We used discrete = TRUE because the color aesthetic is mapped to a discrete variable. In other cases (for example, when color mapped to prcp) you can omit this argument to get a continuous color gradient. The viridis::scale_fill_viridis() function is appropriate for the fill aesthetic used in histograms, density plots, and elsewhere.

Another plot aspect that I frequently change is the legend position. By default this is on the right of the graphic, but I often shift it to the bottom to ensure the graphic takes up the available left-to-right space.

ggp_temp_plot + 
  theme(legend.position = "bottom")
## Warning: Removed 15 rows containing missing values (geom_point).

Quick tip: legend.position = "none" will remove the legend. This is helpful when multiple plots use the same color scheme or when the legend is obnoxious for some other reason.

While we’re on the subject of theme, you can change the default theme (which is theme_gray) to something else. Here’s theme_bw():

ggp_temp_plot + 
  theme_bw() + 
  theme(legend.position = "bottom")
## Warning: Removed 15 rows containing missing values (geom_point).

… and here’s theme_classic():

ggp_temp_plot + 
  theme_classic() + 
  theme(legend.position = "bottom")
## Warning: Removed 15 rows containing missing values (geom_point).

… and, for some reason, here’s the Excel 2003 theme from ggthemes:

ggp_temp_plot + 
  ggthemes::theme_excel() + 
  theme(legend.position = "bottom")
## Warning: Removed 15 rows containing missing values (geom_point).

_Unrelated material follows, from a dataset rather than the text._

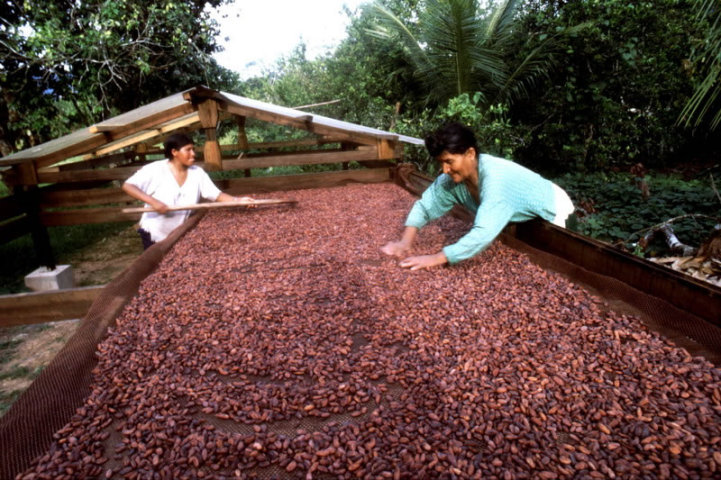 [:es]El sector cacaotero generaría $ 3.000 millones hasta 2025[:en]The cocoa industry will generate up to $3.000 million by 2025[:]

Don’t use the Excel 2003 theme (the first two are fine, and ggthemes has other very nice themes as well).

The ordering of theme_bw() and theme() matters – theme() changes a particular element of the plot’s current “theme”. If you call theme to change the some element and then theme_bw(), the changes introduced by theme() are overwritten by theme_bw().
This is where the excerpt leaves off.